Etkinlikten öne çıkan başlıkları aşağıda görebilirsiniz:
-
- Temel ihtiyaçlara erişim üzerinden ölçümlenen “mutlak yoksulluk” ile bir toplumda yaygın olarak kabul gören yaşam standardını sürdürememek ile ilişkilendirilen “göreli yoksulluk” arasında fark bulunuyor. Göreli yoksulluk ülkeden ülkeye değişiyor.
-
- Gelir adaletsizliği yoksullukla ilgili durumu değerlendirmede önemli bir ölçüt olarak kabul ediliyor. Türkiye kişi başına düşen ortalama gelir açısından üst-orta gelirli bir ülke ancak 2011-2018 yılları arasındaki ekonomik veriler hem kişi başına gelirin reel olarak düştüğünü hem de gelir adaletsizliğinin arttığını gösteriyor. Türkiye’de en yüksek gelire sahip kesim ile en düşük gelire sahip kesiminin toplam gelirden aldıkları paylar arasında bir uçurum bulunuyor.
-
- Yoksulluğun etkilerini azaltmak için gereken devlet politikaları -gelirden bağımsız olarak- kaliteli eğitim ve sağlık sistemlerine erişim, kapsayıcı sosyal sigortalar ve ekonomik büyümenin hane gelirlerine yansımasıdır.
-
- COVID-19 salgını halihazırda yoksul olan kişileri etkiledi. Ayrıca önceki dönemde orta gelirli olan ancak salgın dolayısıyla işini kaybeden ya da ücretsiz izin verilen kişiler bu dönemin “yeni yoksulları” olarak ortaya çıkıyor.
-
- Kamu kurumları ile sivil toplum kuruluşları arasında “yapıcı gerginlik” yaklaşımı doğrultusunda hareket etmek gerekiyor. Bu bağlamda, sivil toplum kuruluşlarının odaklanabileceği temel alanlar olarak sosyal sigorta sistemlerinden faydalanamayan bireylere ya da gruplara verilecek destekler ve bu alanda yapılan çalışmalara yönelik izleme-değerlendirme çalışmaları ile desteklenen savunuculuk faaliyetleri önem teşkil ediyor. Sivil toplum aktörlerinin yoksullukla mücadeledeki bir diğer rolü ise, salgın döneminde daha da görünür hale gelen ve özellikle eğitime erişim konusunda internet erişimi problemi gibi, toplumun değişen temel ihtiyaçlarını gözlemlemek ve bu ihtiyaçların giderilmesine katkı sağlamak için yapılacak çalışmalar olarak ortaya çıkıyor.
-
- Mahalle düzeyinde ve farklı kurumları (belediyeler, sivil toplum kuruluşları, okullar vb.) dahil ederek geliştirilecek modeller ve pilot çalışmalar önemli.

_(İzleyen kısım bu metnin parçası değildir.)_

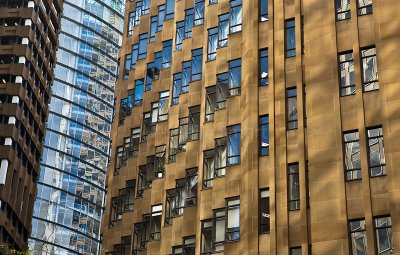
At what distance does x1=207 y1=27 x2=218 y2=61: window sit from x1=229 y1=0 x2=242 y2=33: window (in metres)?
1.74

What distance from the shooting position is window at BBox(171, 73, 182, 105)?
2020 inches

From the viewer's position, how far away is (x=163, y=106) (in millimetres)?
53375

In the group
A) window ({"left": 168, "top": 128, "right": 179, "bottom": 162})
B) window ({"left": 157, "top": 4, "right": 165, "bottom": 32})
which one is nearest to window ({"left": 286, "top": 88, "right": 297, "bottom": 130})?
window ({"left": 168, "top": 128, "right": 179, "bottom": 162})

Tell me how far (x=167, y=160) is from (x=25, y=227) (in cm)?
3703

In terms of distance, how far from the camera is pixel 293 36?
41.5 metres

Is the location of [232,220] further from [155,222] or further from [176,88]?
[176,88]

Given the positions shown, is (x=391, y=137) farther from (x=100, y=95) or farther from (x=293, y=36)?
(x=100, y=95)

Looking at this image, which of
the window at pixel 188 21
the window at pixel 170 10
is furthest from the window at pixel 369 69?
the window at pixel 170 10

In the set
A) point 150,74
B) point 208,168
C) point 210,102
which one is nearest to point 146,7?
point 150,74

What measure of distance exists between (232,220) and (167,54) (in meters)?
18.2

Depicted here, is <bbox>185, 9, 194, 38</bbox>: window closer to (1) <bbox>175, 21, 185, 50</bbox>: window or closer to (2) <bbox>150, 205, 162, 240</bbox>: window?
(1) <bbox>175, 21, 185, 50</bbox>: window

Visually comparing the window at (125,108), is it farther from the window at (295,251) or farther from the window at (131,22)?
the window at (295,251)

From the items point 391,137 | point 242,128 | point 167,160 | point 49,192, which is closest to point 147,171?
point 167,160

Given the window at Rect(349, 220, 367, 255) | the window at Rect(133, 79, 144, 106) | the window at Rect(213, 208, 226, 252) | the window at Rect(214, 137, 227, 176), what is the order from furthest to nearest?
the window at Rect(133, 79, 144, 106), the window at Rect(214, 137, 227, 176), the window at Rect(213, 208, 226, 252), the window at Rect(349, 220, 367, 255)
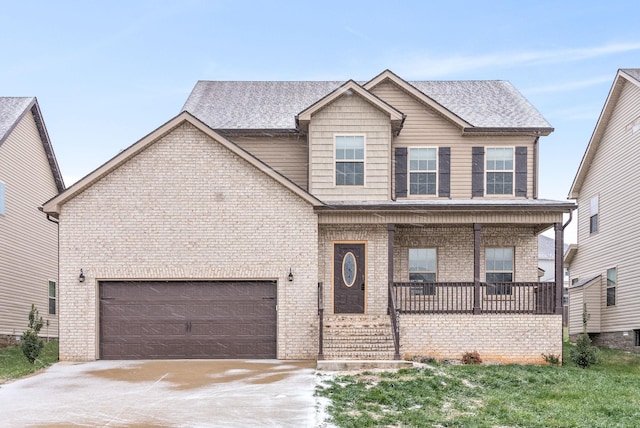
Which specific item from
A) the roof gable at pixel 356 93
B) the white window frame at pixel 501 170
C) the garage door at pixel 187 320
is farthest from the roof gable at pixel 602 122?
the garage door at pixel 187 320

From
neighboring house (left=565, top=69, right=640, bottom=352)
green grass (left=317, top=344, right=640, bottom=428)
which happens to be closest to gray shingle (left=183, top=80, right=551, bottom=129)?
neighboring house (left=565, top=69, right=640, bottom=352)

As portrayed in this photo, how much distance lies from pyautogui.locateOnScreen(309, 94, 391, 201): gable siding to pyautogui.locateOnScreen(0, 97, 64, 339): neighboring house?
10.4 metres

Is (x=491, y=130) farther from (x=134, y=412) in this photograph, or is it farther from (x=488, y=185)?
(x=134, y=412)

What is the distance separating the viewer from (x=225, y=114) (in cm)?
2216

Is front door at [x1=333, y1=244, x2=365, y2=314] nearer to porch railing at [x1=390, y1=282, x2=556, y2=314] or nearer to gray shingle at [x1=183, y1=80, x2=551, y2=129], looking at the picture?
porch railing at [x1=390, y1=282, x2=556, y2=314]

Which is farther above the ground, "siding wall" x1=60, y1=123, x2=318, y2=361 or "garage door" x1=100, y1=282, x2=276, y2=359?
"siding wall" x1=60, y1=123, x2=318, y2=361

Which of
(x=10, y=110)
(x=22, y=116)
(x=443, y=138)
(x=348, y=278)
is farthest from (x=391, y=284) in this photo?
(x=10, y=110)

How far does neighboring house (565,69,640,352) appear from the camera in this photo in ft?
73.4

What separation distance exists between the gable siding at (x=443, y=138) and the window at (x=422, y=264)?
2.00 meters

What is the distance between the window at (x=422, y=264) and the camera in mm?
20422

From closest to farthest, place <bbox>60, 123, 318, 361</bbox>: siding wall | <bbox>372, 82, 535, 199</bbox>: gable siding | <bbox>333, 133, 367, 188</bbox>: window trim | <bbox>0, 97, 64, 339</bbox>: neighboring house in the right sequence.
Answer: <bbox>60, 123, 318, 361</bbox>: siding wall < <bbox>333, 133, 367, 188</bbox>: window trim < <bbox>372, 82, 535, 199</bbox>: gable siding < <bbox>0, 97, 64, 339</bbox>: neighboring house

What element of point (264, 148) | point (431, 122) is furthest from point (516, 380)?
point (264, 148)

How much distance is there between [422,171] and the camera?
20641mm

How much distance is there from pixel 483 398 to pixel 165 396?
5.79 m
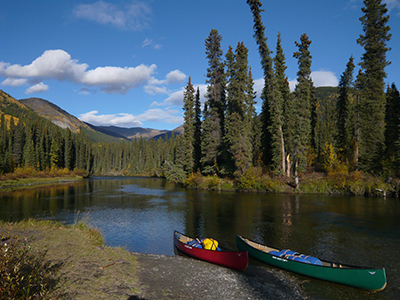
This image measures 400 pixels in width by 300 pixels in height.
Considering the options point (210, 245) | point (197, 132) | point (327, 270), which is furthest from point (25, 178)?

Yoksullukla mücadele alanında yapılan çalışmalarda merkezi ve yerel düzeydeki kamu kurumlarının dahil edilmesi kritik rol oynuyor.
-
- “Derin yoksulluk” nesilden nesle aktarılıyor ve devamlılık gösteriyor.
-
- Çalışmalarına salgın döneminde başlayan Derin Yoksulluk Ağı (DYA) destekçilerle ihtiyaç sahibi aileleri eşleştirerek 2.000 ihtiyaç sahibi ailenin bebek bezi, mama ve gıda başta olmak üzere temel ihtiyaçlarının karşılanmasına olanak sağladı. Bu kapsamda, Derin Yoksulluk Ağı ekibi bizzat sahada ziyaretler yaparak ailelerin ihtiyaçlarını tespit ediyor, bu ihtiyaçlar listelenerek destekçilere iletiliyor ve destekçilerin sanal marketlerden yaptığı alışveriş yoluyla ihtiyaç sahiplerine yardım ediliyor.
-
- DYA birlikte çalıştığı ailelerin profiline ilişkin bir araştırma üzerinde çalışıyor. İstanbul’un Ataşehir, Beyoğlu, Çekmeköy, Fatih, Şişli, Ümraniye, Esenyurt ve Avcılar ilçelerinde toplamda 103 hanede gerçekleştirilen araştırmaya göre, hanelerin %64’ü gelirlerini hurda toplayıcılığı, tekstil işçiliği, temizlik görevlisi, seyyar satıcılık gibi güvencesiz günlük işlerden elde ediyor. Ailelerin aylık gelirleri 700-800 TL arasında ve en büyük gider kalemi 400-450 TL ile kira giderleri.
-
- Yerel ve merkezi yönetimlerin salgın sırasındaki destekleri, standart gıda kolisi ile sınırlı. Oysa her hanenin ihtiyacı yaşayanların durumuna göre (bebekler, çocuklar, hastalar, yaşlılar vb.) farklılaşıyor.
-
- Salgının en temel etkisi eşitsizlikleri arttırarak yoksulluğu derinleştirmesi. Salgın sürecince ertelenen faturalar ya da işten çıkartma yasakları sorunu ortadan kaldırmıyor, sadece erteliyor. Salgın sonrasında evsizlik, okul terki ve çocuk işçiliği, gıdaya erişememe gibi önemli sorunların daha da artması bekleniyor.